Needless to say, perhaps, I’ve been looking to repeat the experience at some point.

Though the TALONS program seldom ‘repeats’ itself very often. There are familiar elementsevents and explorations, sure. But to a certain extent, each of the TALONS cohorts walks its own path, and creates its own stories. And as these stories get filtered down between grade tens and nines, survive on the class wikis and archives of blogged assignments now going back four years (!), I look forward to this period of spring when the forms, norms and storms of the fall and winter allow for the present collective of personalities to synthesize their learning in the present community’s own terms.

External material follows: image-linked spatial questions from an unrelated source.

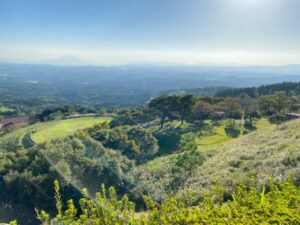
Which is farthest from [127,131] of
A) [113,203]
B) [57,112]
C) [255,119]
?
[57,112]

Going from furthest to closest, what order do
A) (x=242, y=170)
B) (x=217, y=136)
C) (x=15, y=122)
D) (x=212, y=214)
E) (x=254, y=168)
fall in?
(x=15, y=122)
(x=217, y=136)
(x=242, y=170)
(x=254, y=168)
(x=212, y=214)

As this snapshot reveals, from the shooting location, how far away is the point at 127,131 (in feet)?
88.6

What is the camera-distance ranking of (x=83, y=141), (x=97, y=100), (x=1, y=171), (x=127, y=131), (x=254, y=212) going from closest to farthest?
(x=254, y=212) → (x=1, y=171) → (x=83, y=141) → (x=127, y=131) → (x=97, y=100)

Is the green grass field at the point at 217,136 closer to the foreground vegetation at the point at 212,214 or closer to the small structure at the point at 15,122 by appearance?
the foreground vegetation at the point at 212,214

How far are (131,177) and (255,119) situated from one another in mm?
27011

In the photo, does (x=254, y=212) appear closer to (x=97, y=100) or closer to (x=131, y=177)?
(x=131, y=177)

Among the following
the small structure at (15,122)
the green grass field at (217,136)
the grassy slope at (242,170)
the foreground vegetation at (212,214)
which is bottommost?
the small structure at (15,122)

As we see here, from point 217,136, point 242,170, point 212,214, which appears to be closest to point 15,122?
point 217,136

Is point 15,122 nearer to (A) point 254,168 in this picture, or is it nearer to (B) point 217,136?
(B) point 217,136

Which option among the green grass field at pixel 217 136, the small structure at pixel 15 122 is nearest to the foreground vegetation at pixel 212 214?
the green grass field at pixel 217 136

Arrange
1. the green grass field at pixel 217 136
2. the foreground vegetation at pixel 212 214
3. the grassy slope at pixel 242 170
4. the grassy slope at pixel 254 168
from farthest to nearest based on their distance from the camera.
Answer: the green grass field at pixel 217 136, the grassy slope at pixel 242 170, the grassy slope at pixel 254 168, the foreground vegetation at pixel 212 214

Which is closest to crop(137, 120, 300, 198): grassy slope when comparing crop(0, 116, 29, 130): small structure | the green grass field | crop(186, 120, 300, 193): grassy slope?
crop(186, 120, 300, 193): grassy slope

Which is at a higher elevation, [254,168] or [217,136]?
[254,168]

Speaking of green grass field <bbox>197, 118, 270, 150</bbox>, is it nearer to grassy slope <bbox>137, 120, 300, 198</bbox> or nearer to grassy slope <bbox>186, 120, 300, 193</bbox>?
grassy slope <bbox>137, 120, 300, 198</bbox>
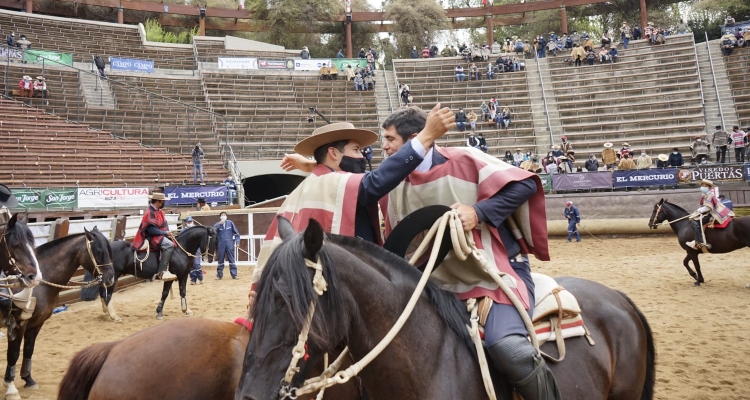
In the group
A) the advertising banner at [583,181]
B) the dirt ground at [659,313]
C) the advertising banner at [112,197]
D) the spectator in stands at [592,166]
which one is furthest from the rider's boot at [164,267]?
the spectator in stands at [592,166]

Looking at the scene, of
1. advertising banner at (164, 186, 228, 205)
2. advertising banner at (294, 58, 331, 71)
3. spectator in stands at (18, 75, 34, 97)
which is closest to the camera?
advertising banner at (164, 186, 228, 205)

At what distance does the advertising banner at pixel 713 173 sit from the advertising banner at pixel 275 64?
2124 centimetres

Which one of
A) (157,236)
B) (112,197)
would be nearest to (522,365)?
(157,236)

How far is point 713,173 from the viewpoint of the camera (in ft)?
61.0

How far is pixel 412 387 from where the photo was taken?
80.7 inches

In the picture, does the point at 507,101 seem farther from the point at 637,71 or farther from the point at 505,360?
the point at 505,360

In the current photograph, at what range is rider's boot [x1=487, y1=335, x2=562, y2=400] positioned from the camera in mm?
2168

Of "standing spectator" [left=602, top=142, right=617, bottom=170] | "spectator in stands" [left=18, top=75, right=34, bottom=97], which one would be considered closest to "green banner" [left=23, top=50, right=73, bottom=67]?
"spectator in stands" [left=18, top=75, right=34, bottom=97]

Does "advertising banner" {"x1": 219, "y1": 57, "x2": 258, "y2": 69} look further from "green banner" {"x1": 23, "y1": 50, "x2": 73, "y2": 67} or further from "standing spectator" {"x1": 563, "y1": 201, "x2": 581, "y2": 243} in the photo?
"standing spectator" {"x1": 563, "y1": 201, "x2": 581, "y2": 243}

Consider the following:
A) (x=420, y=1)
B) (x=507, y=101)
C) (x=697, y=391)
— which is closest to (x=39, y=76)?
(x=507, y=101)

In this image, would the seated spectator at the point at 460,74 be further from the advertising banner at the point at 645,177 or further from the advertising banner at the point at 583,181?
the advertising banner at the point at 645,177

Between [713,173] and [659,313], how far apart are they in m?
13.1

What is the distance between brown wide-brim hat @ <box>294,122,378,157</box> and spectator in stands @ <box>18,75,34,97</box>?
26126 mm

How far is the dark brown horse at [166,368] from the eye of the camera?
275cm
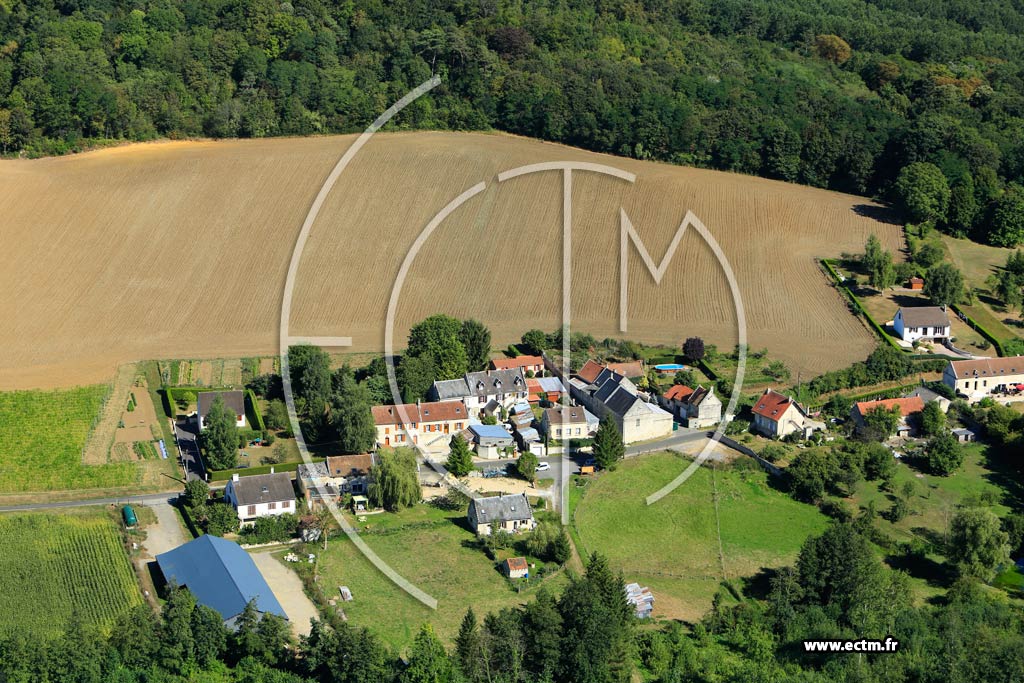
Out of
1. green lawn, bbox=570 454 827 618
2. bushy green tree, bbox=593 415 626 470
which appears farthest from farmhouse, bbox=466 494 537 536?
bushy green tree, bbox=593 415 626 470

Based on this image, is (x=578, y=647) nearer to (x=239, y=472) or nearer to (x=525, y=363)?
(x=239, y=472)

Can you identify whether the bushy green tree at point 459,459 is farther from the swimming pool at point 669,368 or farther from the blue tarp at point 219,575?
the swimming pool at point 669,368

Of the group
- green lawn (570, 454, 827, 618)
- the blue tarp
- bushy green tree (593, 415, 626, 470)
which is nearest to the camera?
the blue tarp

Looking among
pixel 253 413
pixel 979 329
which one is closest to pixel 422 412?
pixel 253 413

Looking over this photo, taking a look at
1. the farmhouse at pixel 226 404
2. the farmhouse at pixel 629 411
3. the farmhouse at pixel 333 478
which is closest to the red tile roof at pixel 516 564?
the farmhouse at pixel 333 478

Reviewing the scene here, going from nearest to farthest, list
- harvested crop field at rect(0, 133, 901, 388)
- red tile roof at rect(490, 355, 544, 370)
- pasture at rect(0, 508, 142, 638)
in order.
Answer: pasture at rect(0, 508, 142, 638) < red tile roof at rect(490, 355, 544, 370) < harvested crop field at rect(0, 133, 901, 388)

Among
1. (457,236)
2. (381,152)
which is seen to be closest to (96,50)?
(381,152)

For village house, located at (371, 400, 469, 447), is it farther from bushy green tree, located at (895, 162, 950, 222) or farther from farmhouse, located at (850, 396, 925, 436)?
bushy green tree, located at (895, 162, 950, 222)
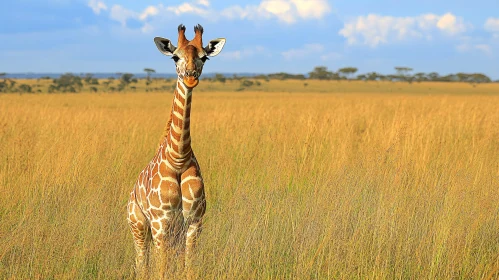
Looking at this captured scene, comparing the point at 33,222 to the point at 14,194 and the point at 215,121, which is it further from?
the point at 215,121

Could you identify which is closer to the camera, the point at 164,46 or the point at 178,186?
the point at 164,46

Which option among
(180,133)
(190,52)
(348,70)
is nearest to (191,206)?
(180,133)

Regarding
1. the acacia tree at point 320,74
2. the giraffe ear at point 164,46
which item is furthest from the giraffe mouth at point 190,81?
the acacia tree at point 320,74

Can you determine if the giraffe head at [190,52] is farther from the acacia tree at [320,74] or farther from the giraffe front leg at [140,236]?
the acacia tree at [320,74]

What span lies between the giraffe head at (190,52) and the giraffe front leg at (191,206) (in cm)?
68

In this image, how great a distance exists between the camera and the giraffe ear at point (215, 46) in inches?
144

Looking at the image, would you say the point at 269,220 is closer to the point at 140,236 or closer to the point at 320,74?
the point at 140,236

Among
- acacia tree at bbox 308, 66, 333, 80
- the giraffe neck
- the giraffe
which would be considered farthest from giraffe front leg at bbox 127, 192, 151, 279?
acacia tree at bbox 308, 66, 333, 80

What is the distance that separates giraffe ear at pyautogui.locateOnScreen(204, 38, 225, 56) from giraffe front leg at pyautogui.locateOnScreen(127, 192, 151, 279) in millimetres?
1284

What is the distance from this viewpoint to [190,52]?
11.4 ft

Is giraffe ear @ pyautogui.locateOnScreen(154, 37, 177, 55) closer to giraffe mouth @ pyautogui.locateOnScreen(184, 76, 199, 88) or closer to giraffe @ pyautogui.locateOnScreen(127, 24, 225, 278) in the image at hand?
giraffe @ pyautogui.locateOnScreen(127, 24, 225, 278)

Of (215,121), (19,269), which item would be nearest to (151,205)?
(19,269)

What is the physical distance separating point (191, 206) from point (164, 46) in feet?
3.55

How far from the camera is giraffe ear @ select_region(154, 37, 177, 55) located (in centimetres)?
354
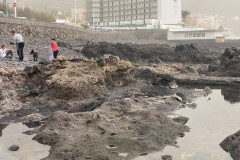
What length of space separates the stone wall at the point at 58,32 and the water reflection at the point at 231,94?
91.2 ft

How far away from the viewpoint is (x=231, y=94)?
15.9 m

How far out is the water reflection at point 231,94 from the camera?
14512mm

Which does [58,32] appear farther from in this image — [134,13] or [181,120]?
[134,13]

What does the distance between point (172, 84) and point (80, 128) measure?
1036cm

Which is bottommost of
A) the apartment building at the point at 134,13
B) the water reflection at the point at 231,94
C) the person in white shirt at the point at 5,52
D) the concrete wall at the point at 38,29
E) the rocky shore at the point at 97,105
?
the water reflection at the point at 231,94

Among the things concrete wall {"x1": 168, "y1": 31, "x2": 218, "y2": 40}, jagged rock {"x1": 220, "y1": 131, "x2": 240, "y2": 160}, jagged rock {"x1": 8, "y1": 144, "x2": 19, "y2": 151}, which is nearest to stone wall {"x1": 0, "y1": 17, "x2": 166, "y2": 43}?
concrete wall {"x1": 168, "y1": 31, "x2": 218, "y2": 40}

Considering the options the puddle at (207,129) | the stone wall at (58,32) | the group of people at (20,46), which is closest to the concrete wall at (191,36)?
the stone wall at (58,32)

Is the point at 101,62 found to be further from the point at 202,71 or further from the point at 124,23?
the point at 124,23

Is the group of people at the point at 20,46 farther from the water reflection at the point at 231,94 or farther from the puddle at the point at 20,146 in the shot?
the water reflection at the point at 231,94

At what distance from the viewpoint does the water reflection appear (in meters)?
14.5

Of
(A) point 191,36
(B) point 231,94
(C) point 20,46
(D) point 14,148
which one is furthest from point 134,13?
(D) point 14,148

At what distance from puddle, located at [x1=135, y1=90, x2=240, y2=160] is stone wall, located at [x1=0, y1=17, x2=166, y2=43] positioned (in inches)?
1163

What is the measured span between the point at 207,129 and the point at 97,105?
4.28 meters

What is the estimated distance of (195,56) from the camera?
3531cm
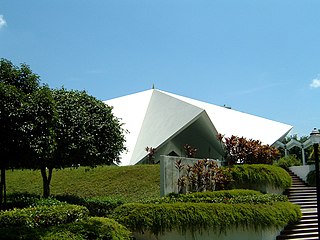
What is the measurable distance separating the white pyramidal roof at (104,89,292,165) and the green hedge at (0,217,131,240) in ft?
45.6

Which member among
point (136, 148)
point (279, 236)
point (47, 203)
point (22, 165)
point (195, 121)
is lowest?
point (279, 236)

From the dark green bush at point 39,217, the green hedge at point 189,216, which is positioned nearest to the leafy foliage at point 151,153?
the green hedge at point 189,216

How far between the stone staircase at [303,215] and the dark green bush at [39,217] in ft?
22.7

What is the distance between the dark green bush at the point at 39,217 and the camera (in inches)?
414

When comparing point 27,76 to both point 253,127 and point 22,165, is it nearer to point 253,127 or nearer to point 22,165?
point 22,165

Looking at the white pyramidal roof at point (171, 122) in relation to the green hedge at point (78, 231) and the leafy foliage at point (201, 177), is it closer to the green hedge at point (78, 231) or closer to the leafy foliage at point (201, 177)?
the leafy foliage at point (201, 177)

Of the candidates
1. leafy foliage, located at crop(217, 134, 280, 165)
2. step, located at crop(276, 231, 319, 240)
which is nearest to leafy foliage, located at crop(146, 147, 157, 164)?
leafy foliage, located at crop(217, 134, 280, 165)

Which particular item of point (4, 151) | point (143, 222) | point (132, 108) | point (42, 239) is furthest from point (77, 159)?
point (132, 108)

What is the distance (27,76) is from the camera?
13109mm

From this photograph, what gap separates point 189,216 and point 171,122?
14.7 m

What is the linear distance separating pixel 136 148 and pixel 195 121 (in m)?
4.04

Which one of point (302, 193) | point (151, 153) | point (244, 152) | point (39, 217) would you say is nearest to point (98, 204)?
point (39, 217)

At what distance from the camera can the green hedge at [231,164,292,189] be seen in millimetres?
17922

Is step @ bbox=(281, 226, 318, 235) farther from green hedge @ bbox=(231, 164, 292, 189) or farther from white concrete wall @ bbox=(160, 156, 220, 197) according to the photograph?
white concrete wall @ bbox=(160, 156, 220, 197)
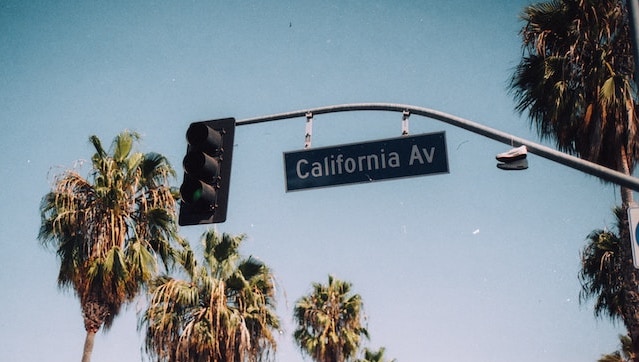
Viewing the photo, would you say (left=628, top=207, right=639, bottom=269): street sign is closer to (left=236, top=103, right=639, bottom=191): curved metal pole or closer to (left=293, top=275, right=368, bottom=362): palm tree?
(left=236, top=103, right=639, bottom=191): curved metal pole

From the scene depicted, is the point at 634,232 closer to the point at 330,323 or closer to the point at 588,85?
the point at 588,85

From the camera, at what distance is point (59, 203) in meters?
15.1

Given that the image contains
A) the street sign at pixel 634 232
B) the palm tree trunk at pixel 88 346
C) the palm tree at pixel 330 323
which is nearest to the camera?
the street sign at pixel 634 232

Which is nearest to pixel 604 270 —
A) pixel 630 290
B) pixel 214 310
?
pixel 630 290

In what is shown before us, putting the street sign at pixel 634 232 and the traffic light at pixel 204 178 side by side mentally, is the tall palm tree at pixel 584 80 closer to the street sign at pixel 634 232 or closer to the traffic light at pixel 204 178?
the street sign at pixel 634 232

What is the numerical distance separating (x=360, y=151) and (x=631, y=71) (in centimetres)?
914

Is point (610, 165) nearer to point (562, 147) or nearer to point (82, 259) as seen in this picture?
point (562, 147)

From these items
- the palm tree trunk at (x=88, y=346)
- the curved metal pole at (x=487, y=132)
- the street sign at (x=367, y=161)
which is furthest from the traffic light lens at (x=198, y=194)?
the palm tree trunk at (x=88, y=346)

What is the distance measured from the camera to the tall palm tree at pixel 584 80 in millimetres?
12102

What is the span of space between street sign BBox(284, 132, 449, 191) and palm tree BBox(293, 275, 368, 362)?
21.1 m

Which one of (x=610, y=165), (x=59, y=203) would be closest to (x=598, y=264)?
(x=610, y=165)

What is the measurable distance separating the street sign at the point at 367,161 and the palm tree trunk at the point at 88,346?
33.7 feet

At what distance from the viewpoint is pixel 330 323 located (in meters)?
27.1

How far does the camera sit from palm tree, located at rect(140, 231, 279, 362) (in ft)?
55.2
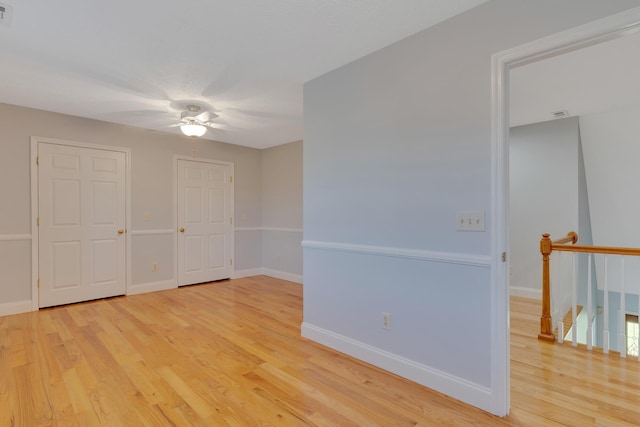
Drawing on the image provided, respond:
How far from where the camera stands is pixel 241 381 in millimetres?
2213

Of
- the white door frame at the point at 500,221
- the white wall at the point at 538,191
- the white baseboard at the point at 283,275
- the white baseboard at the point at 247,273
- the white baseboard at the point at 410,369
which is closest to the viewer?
the white door frame at the point at 500,221

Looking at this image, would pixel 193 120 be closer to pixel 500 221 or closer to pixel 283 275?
pixel 283 275

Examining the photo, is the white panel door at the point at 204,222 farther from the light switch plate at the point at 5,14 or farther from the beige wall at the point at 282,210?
the light switch plate at the point at 5,14

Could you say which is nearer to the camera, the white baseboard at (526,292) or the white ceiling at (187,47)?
the white ceiling at (187,47)

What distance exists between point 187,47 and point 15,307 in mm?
3665

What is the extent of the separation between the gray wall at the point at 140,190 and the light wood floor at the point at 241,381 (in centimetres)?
90

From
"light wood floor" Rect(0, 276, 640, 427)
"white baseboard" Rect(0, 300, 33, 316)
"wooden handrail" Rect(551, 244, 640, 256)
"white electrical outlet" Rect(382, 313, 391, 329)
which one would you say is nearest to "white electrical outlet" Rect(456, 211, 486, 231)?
"white electrical outlet" Rect(382, 313, 391, 329)

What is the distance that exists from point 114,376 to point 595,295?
633 centimetres

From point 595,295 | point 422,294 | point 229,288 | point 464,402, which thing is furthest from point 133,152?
point 595,295

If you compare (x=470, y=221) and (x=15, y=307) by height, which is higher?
(x=470, y=221)

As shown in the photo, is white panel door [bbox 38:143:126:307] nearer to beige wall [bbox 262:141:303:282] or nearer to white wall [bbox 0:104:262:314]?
white wall [bbox 0:104:262:314]

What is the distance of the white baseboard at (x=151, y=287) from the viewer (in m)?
4.55

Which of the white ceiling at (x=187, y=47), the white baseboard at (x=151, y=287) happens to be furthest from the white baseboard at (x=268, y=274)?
the white ceiling at (x=187, y=47)

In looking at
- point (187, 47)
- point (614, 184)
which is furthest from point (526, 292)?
point (187, 47)
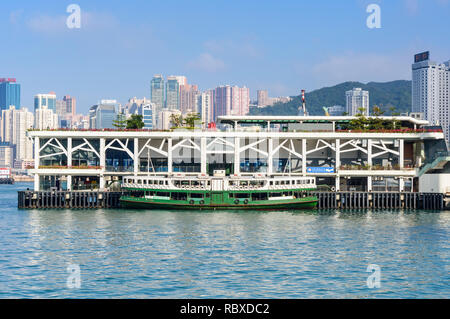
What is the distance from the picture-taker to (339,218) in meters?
66.8

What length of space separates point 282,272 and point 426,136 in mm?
58615

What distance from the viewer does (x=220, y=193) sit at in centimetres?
7575

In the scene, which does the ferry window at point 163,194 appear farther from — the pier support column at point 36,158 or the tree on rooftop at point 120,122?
the tree on rooftop at point 120,122

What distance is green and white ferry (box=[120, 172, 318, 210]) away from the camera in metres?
75.3

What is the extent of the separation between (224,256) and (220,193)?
3550 cm

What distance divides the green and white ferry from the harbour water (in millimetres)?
8867

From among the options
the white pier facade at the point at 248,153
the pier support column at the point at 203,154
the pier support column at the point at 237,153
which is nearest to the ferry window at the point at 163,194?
the white pier facade at the point at 248,153

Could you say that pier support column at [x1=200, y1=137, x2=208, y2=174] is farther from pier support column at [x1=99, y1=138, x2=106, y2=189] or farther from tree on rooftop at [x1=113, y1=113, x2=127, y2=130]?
tree on rooftop at [x1=113, y1=113, x2=127, y2=130]

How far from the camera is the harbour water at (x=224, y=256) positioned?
30844mm

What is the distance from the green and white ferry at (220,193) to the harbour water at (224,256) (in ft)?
29.1

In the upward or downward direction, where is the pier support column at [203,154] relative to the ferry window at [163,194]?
upward

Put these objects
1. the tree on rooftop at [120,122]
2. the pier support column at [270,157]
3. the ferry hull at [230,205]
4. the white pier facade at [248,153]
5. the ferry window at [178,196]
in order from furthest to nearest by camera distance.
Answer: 1. the tree on rooftop at [120,122]
2. the pier support column at [270,157]
3. the white pier facade at [248,153]
4. the ferry window at [178,196]
5. the ferry hull at [230,205]

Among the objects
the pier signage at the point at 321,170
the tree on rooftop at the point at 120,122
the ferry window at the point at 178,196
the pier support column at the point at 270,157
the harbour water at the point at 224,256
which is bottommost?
the harbour water at the point at 224,256

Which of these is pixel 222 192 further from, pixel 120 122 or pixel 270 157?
pixel 120 122
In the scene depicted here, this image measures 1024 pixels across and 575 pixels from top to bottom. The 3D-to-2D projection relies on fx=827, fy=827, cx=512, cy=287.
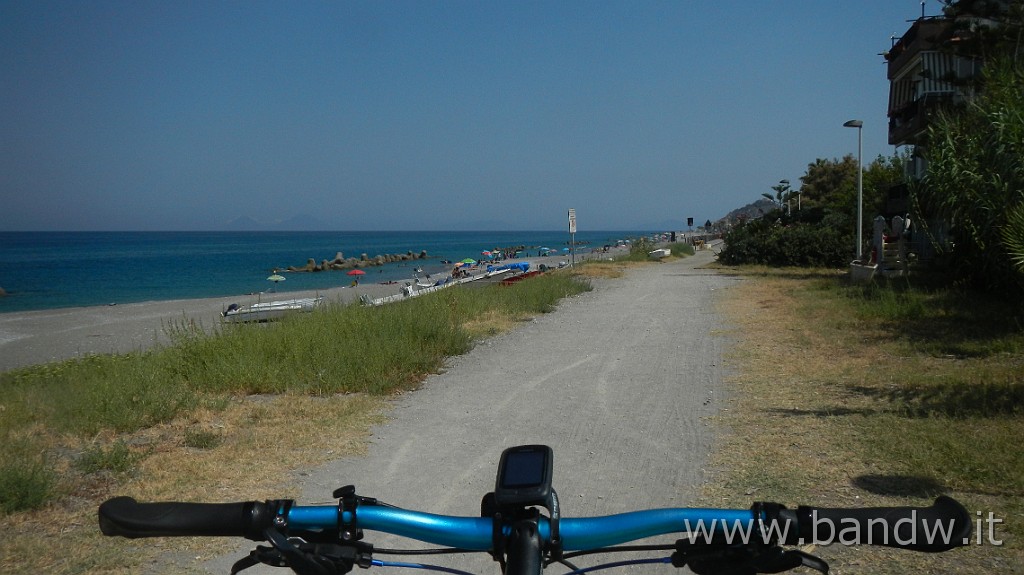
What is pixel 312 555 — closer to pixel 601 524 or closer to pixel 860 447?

This year the class’ study of North American history began with Geography and the American Revolution, before taking on a series of discussions on Canadian Confederation, and setting out into the Northwest. But through each of these subjects, there has been much conversation around the role of mythology in our national identity:

  • How we tell the stories of our inception.
  • How we internalize our narratives of victory.
  • And how best to confront the darker corners of our past.
Northwest Timeline
Northwest Timeline

All of which is the long way of introducing where the class began last week by reading up on the resources and materials created by the TALONS of 2010 and setting out their own directions of inquiry in blog form, which were then sorted into distinct themes:

Cultural Effects of Expansion

“Canada’s a pretty great place today, eh? The Northwest expansion, or basically the years from 1700 – 1900, Canada went through the time that would most influence the country that it is today.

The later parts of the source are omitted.